▸ ABOUT THIS EXERCISE
Make an exact copy of the listing below.

▸ INPUT MATERIAL
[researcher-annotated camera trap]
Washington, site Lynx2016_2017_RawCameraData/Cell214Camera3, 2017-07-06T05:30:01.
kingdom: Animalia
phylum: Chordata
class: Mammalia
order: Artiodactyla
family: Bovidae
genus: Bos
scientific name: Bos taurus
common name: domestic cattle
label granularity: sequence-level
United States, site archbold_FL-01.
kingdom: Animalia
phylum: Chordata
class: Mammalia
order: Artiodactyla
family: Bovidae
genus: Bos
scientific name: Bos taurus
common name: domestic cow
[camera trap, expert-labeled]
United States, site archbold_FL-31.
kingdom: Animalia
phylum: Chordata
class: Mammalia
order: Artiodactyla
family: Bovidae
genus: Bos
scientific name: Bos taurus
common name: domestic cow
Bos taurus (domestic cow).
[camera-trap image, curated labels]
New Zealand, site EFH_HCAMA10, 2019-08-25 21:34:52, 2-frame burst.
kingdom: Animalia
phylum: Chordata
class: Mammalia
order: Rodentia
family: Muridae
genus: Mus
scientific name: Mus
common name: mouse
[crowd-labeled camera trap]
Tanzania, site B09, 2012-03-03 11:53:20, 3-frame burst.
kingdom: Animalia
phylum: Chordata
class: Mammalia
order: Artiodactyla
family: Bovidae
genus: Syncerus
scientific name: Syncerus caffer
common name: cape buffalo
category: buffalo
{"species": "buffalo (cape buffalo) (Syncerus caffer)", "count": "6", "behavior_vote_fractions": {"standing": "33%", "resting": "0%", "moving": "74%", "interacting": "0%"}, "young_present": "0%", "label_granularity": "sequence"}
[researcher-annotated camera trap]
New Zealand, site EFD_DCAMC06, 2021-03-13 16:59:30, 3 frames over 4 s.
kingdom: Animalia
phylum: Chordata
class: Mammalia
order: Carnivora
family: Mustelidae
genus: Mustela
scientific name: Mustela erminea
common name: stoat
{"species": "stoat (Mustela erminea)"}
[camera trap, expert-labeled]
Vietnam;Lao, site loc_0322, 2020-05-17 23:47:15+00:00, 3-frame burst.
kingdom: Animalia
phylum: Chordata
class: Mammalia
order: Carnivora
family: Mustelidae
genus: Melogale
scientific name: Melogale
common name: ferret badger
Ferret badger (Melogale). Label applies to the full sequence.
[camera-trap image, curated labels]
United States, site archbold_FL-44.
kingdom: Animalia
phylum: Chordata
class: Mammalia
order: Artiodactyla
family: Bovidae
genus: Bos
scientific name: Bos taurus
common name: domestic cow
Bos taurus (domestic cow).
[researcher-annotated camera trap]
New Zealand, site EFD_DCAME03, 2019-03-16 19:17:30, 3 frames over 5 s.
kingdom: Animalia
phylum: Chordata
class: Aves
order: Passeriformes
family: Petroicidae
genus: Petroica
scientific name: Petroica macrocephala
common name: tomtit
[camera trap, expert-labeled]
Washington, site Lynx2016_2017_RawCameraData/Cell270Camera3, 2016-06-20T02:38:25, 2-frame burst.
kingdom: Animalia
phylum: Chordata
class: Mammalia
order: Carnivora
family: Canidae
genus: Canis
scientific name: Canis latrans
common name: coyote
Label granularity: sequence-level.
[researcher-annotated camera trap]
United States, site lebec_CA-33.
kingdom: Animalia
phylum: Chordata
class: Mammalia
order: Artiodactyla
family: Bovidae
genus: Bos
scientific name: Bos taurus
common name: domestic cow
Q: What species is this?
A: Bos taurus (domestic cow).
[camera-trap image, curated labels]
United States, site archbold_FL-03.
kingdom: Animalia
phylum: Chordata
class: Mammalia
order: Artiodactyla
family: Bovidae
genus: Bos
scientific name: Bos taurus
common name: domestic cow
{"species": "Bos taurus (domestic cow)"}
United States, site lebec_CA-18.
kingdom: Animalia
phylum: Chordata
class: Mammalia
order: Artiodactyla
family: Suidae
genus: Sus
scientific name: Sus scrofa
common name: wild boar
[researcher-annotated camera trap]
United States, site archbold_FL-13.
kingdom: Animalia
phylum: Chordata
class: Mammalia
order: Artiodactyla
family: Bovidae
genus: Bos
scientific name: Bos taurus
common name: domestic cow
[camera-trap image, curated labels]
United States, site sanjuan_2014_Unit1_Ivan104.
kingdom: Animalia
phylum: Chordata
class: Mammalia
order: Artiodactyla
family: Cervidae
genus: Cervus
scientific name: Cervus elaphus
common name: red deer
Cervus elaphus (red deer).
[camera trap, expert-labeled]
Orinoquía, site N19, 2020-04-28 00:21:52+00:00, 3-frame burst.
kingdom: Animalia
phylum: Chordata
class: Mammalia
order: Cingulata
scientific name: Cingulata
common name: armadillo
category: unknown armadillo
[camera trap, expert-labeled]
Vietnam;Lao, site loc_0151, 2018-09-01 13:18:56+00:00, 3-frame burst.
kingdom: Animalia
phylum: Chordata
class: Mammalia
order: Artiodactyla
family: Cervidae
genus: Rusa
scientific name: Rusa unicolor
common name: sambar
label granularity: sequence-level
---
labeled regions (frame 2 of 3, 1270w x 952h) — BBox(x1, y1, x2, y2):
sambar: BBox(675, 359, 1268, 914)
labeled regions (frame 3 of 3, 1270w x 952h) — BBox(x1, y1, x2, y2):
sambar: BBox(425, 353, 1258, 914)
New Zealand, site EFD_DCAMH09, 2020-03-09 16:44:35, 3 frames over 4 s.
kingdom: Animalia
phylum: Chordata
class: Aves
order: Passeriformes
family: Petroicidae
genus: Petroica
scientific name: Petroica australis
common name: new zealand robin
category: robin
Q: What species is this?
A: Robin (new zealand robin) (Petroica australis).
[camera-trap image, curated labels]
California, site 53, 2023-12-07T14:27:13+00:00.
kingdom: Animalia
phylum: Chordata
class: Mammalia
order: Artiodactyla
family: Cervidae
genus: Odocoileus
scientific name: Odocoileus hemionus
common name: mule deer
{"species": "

▸ EXERCISE OUTPUT
[researcher-annotated camera trap]
Washington, site Lynx2016_2017_RawCameraData/Cell214Camera3, 2017-07-06T05:30:01.
kingdom: Animalia
phylum: Chordata
class: Mammalia
order: Artiodactyla
family: Bovidae
genus: Bos
scientific name: Bos taurus
common name: domestic cattle
label granularity: sequence-level
United States, site archbold_FL-01.
kingdom: Animalia
phylum: Chordata
class: Mammalia
order: Artiodactyla
family: Bovidae
genus: Bos
scientific name: Bos taurus
common name: domestic cow
[camera trap, expert-labeled]
United States, site archbold_FL-31.
kingdom: Animalia
phylum: Chordata
class: Mammalia
order: Artiodactyla
family: Bovidae
genus: Bos
scientific name: Bos taurus
common name: domestic cow
Bos taurus (domestic cow).
[camera-trap image, curated labels]
New Zealand, site EFH_HCAMA10, 2019-08-25 21:34:52, 2-frame burst.
kingdom: Animalia
phylum: Chordata
class: Mammalia
order: Rodentia
family: Muridae
genus: Mus
scientific name: Mus
common name: mouse
[crowd-labeled camera trap]
Tanzania, site B09, 2012-03-03 11:53:20, 3-frame burst.
kingdom: Animalia
phylum: Chordata
class: Mammalia
order: Artiodactyla
family: Bovidae
genus: Syncerus
scientific name: Syncerus caffer
common name: cape buffalo
category: buffalo
{"species": "buffalo (cape buffalo) (Syncerus caffer)", "count": "6", "behavior_vote_fractions": {"standing": "33%", "resting": "0%", "moving": "74%", "interacting": "0%"}, "young_present": "0%", "label_granularity": "sequence"}
[researcher-annotated camera trap]
New Zealand, site EFD_DCAMC06, 2021-03-13 16:59:30, 3 frames over 4 s.
kingdom: Animalia
phylum: Chordata
class: Mammalia
order: Carnivora
family: Mustelidae
genus: Mustela
scientific name: Mustela erminea
common name: stoat
{"species": "stoat (Mustela erminea)"}
[camera trap, expert-labeled]
Vietnam;Lao, site loc_0322, 2020-05-17 23:47:15+00:00, 3-frame burst.
kingdom: Animalia
phylum: Chordata
class: Mammalia
order: Carnivora
family: Mustelidae
genus: Melogale
scientific name: Melogale
common name: ferret badger
Ferret badger (Melogale). Label applies to the full sequence.
[camera-trap image, curated labels]
United States, site archbold_FL-44.
kingdom: Animalia
phylum: Chordata
class: Mammalia
order: Artiodactyla
family: Bovidae
genus: Bos
scientific name: Bos taurus
common name: domestic cow
Bos taurus (domestic cow).
[researcher-annotated camera trap]
New Zealand, site EFD_DCAME03, 2019-03-16 19:17:30, 3 frames over 5 s.
kingdom: Animalia
phylum: Chordata
class: Aves
order: Passeriformes
family: Petroicidae
genus: Petroica
scientific name: Petroica macrocephala
common name: tomtit
[camera trap, expert-labeled]
Washington, site Lynx2016_2017_RawCameraData/Cell270Camera3, 2016-06-20T02:38:25, 2-frame burst.
kingdom: Animalia
phylum: Chordata
class: Mammalia
order: Carnivora
family: Canidae
genus: Canis
scientific name: Canis latrans
common name: coyote
Label granularity: sequence-level.
[researcher-annotated camera trap]
United States, site lebec_CA-33.
kingdom: Animalia
phylum: Chordata
class: Mammalia
order: Artiodactyla
family: Bovidae
genus: Bos
scientific name: Bos taurus
common name: domestic cow
Q: What species is this?
A: Bos taurus (domestic cow).
[camera-trap image, curated labels]
United States, site archbold_FL-03.
kingdom: Animalia
phylum: Chordata
class: Mammalia
order: Artiodactyla
family: Bovidae
genus: Bos
scientific name: Bos taurus
common name: domestic cow
{"species": "Bos taurus (domestic cow)"}
United States, site lebec_CA-18.
kingdom: Animalia
phylum: Chordata
class: Mammalia
order: Artiodactyla
family: Suidae
genus: Sus
scientific name: Sus scrofa
common name: wild boar
[researcher-annotated camera trap]
United States, site archbold_FL-13.
kingdom: Animalia
phylum: Chordata
class: Mammalia
order: Artiodactyla
family: Bovidae
genus: Bos
scientific name: Bos taurus
common name: domestic cow
[camera-trap image, curated labels]
United States, site sanjuan_2014_Unit1_Ivan104.
kingdom: Animalia
phylum: Chordata
class: Mammalia
order: Artiodactyla
family: Cervidae
genus: Cervus
scientific name: Cervus elaphus
common name: red deer
Cervus elaphus (red deer).
[camera trap, expert-labeled]
Orinoquía, site N19, 2020-04-28 00:21:52+00:00, 3-frame burst.
kingdom: Animalia
phylum: Chordata
class: Mammalia
order: Cingulata
scientific name: Cingulata
common name: armadillo
category: unknown armadillo
[camera trap, expert-labeled]
Vietnam;Lao, site loc_0151, 2018-09-01 13:18:56+00:00, 3-frame burst.
kingdom: Animalia
phylum: Chordata
class: Mammalia
order: Artiodactyla
family: Cervidae
genus: Rusa
scientific name: Rusa unicolor
common name: sambar
label granularity: sequence-level
---
labeled regions (frame 2 of 3, 1270w x 952h) — BBox(x1, y1, x2, y2):
sambar: BBox(675, 359, 1268, 914)
labeled regions (frame 3 of 3, 1270w x 952h) — BBox(x1, y1, x2, y2):
sambar: BBox(425, 353, 1258, 914)
New Zealand, site EFD_DCAMH09, 2020-03-09 16:44:35, 3 frames over 4 s.
kingdom: Animalia
phylum: Chordata
class: Aves
order: Passeriformes
family: Petroicidae
genus: Petroica
scientific name: Petroica australis
common name: new zealand robin
category: robin
Q: What species is this?
A: Robin (new zealand robin) (Petroica australis).
[camera-trap image, curated labels]
California, site 53, 2023-12-07T14:27:13+00:00.
kingdom: Animalia
phylum: Chordata
class: Mammalia
order: Artiodactyla
family: Cervidae
genus: Odocoileus
scientific name: Odocoileus hemionus
common name: mule deer
{"species": "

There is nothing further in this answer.